### [Written request]
All records should be reproduced verbatim.

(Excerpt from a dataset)
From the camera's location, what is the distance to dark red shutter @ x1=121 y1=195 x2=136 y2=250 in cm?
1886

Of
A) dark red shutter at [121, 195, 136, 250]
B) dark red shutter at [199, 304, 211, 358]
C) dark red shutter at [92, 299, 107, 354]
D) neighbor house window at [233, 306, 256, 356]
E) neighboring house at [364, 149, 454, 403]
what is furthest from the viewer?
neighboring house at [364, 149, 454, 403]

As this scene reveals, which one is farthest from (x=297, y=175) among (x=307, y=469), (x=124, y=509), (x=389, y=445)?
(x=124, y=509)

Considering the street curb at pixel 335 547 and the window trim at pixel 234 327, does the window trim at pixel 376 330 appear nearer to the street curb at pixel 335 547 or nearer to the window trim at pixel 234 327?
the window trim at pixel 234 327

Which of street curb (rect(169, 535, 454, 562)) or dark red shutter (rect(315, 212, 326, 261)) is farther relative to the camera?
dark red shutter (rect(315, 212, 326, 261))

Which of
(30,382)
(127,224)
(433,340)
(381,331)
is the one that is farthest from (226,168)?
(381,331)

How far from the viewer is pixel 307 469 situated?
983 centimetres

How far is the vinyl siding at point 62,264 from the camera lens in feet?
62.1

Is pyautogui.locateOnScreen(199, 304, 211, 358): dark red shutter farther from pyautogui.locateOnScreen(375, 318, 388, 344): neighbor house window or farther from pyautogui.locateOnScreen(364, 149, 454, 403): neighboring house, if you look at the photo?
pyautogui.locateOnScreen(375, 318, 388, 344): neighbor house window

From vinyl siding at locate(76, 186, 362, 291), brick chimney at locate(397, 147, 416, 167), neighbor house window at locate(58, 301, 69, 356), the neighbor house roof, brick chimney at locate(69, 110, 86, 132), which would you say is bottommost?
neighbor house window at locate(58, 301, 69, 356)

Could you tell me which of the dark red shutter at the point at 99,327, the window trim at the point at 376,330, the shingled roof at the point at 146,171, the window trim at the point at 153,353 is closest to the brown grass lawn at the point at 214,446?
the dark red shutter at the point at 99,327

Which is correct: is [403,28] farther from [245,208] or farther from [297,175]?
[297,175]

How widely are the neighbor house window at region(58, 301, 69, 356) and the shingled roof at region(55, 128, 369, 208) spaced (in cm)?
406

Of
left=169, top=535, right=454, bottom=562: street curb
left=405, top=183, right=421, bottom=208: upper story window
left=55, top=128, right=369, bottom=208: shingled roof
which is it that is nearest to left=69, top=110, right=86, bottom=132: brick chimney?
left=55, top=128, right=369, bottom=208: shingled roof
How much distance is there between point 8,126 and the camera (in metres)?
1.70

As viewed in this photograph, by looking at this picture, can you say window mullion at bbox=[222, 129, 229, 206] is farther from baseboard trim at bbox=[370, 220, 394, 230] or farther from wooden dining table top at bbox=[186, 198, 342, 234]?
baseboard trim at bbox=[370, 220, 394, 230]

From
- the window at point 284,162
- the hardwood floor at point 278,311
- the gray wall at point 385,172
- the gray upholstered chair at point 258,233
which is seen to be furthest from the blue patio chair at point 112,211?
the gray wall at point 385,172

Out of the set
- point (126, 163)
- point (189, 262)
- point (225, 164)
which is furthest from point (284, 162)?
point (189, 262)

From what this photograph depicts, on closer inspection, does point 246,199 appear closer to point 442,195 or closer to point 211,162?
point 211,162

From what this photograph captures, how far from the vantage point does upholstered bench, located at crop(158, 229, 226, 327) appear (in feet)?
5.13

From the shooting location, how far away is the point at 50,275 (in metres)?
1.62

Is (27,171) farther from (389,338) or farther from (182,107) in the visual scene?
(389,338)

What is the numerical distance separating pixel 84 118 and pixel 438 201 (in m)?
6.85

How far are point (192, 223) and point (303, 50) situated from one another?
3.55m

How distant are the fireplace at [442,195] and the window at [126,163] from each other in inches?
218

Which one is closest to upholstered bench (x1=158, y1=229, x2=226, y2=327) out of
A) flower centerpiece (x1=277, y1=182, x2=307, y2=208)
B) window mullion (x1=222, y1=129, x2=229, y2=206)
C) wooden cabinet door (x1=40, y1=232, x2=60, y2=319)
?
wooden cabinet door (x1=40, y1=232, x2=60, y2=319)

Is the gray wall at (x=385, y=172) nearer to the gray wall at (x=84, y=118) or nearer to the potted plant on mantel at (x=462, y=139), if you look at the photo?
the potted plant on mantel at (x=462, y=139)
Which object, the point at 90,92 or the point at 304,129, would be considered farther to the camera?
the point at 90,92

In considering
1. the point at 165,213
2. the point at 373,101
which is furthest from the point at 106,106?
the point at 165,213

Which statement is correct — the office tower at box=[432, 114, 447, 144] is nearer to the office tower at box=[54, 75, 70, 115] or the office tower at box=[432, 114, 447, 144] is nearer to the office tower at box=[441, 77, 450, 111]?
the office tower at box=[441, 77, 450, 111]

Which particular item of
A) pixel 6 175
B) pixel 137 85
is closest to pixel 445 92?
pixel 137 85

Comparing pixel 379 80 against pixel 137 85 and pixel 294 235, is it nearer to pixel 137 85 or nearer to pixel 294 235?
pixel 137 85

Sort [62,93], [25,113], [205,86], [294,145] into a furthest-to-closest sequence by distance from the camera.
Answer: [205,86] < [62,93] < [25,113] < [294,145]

### [Correct answer]
From the camera's location, what is the distance to dark red shutter @ x1=121 y1=195 x2=136 y2=250 in cm?
1886

Of
A) dark red shutter at [121, 195, 136, 250]
B) dark red shutter at [199, 304, 211, 358]
C) dark red shutter at [92, 299, 107, 354]
D) neighbor house window at [233, 306, 256, 356]
E) neighboring house at [364, 149, 454, 403]
what is furthest from the viewer?
neighboring house at [364, 149, 454, 403]

As this scene reveals, which one is farthest from (x=297, y=175) among (x=307, y=469), (x=124, y=509), (x=389, y=445)?
(x=124, y=509)

Considering the street curb at pixel 335 547 and the window trim at pixel 234 327, does the window trim at pixel 376 330 appear nearer to the street curb at pixel 335 547 or nearer to the window trim at pixel 234 327?
the window trim at pixel 234 327

Which of street curb (rect(169, 535, 454, 562)) or dark red shutter (rect(315, 212, 326, 261)) is farther relative to the camera?
dark red shutter (rect(315, 212, 326, 261))

Which of
(30,382)
(127,224)
(433,340)
(381,331)
is the one that is farthest from (226,168)?
(381,331)

How far from the viewer is pixel 307 469 situated?
983 centimetres

How far is the vinyl siding at point 62,264 from the camera lens in feet?
62.1

Is pyautogui.locateOnScreen(199, 304, 211, 358): dark red shutter farther from pyautogui.locateOnScreen(375, 318, 388, 344): neighbor house window or farther from pyautogui.locateOnScreen(364, 149, 454, 403): neighboring house, if you look at the photo?
pyautogui.locateOnScreen(375, 318, 388, 344): neighbor house window

From vinyl siding at locate(76, 186, 362, 291), brick chimney at locate(397, 147, 416, 167), neighbor house window at locate(58, 301, 69, 356), the neighbor house roof, brick chimney at locate(69, 110, 86, 132), which would you say is bottommost?
neighbor house window at locate(58, 301, 69, 356)

Could you tell me which of the dark red shutter at the point at 99,327, the window trim at the point at 376,330, the shingled roof at the point at 146,171, the window trim at the point at 153,353 is closest to the brown grass lawn at the point at 214,446?
the dark red shutter at the point at 99,327

Which is correct: is [403,28] farther from [245,208] or farther from [297,175]?
[297,175]

How widely are the neighbor house window at region(58, 301, 69, 356) and the shingled roof at region(55, 128, 369, 208) spaced (in cm)?
406

Of
left=169, top=535, right=454, bottom=562: street curb
left=405, top=183, right=421, bottom=208: upper story window
left=55, top=128, right=369, bottom=208: shingled roof
which is it that is nearest to left=69, top=110, right=86, bottom=132: brick chimney?
left=55, top=128, right=369, bottom=208: shingled roof
How much distance is there between point 8,126 and the camera (in metres)?
1.70

As viewed in this photograph, by looking at this picture, can you say window mullion at bbox=[222, 129, 229, 206] is farther from baseboard trim at bbox=[370, 220, 394, 230] or farther from wooden dining table top at bbox=[186, 198, 342, 234]?
baseboard trim at bbox=[370, 220, 394, 230]

From
- the window at point 284,162
- the hardwood floor at point 278,311
- the gray wall at point 385,172
- the gray upholstered chair at point 258,233
which is seen to be furthest from the blue patio chair at point 112,211?
the gray wall at point 385,172

Out of the set
- point (126, 163)
- point (189, 262)
- point (225, 164)
which is furthest from point (284, 162)?
point (189, 262)

From what this photograph depicts, on closer inspection, does point 246,199 appear closer to point 442,195 or closer to point 211,162?
point 211,162

From what this photograph captures, how far from the vantage point does upholstered bench, located at crop(158, 229, 226, 327) appear (in feet)?
5.13

From the shooting location, how far away is the point at 50,275 (in metres)?
1.62

Is (27,171) farther from (389,338) or farther from (182,107) in the visual scene?
(389,338)

What is the numerical distance separating pixel 84 118 and pixel 438 201 (in m)?
6.85

How far are point (192, 223) and point (303, 50) situated from one another?
3.55m

How distant are the fireplace at [442,195] and the window at [126,163] from each other in inches?
218

Which one is closest to upholstered bench (x1=158, y1=229, x2=226, y2=327) out of
A) flower centerpiece (x1=277, y1=182, x2=307, y2=208)
B) window mullion (x1=222, y1=129, x2=229, y2=206)
C) wooden cabinet door (x1=40, y1=232, x2=60, y2=319)
?
wooden cabinet door (x1=40, y1=232, x2=60, y2=319)

Is the gray wall at (x=385, y=172) nearer to the gray wall at (x=84, y=118) or nearer to the potted plant on mantel at (x=462, y=139), if you look at the photo?
the potted plant on mantel at (x=462, y=139)
Which object, the point at 90,92 or the point at 304,129, would be considered farther to the camera?
the point at 90,92

In considering
1. the point at 165,213
2. the point at 373,101
which is furthest from the point at 106,106?
the point at 165,213

Which statement is correct — the office tower at box=[432, 114, 447, 144] is nearer to the office tower at box=[54, 75, 70, 115] or the office tower at box=[432, 114, 447, 144] is nearer to the office tower at box=[441, 77, 450, 111]?
the office tower at box=[441, 77, 450, 111]

Which particular item of
A) pixel 6 175
B) pixel 137 85
is closest to pixel 445 92?
pixel 137 85

Comparing pixel 379 80 against pixel 137 85 and pixel 294 235, is it nearer to pixel 137 85 or nearer to pixel 294 235?
pixel 137 85

Sort [62,93], [25,113], [205,86], [294,145] into a furthest-to-closest sequence by distance from the camera.
Answer: [205,86] < [62,93] < [25,113] < [294,145]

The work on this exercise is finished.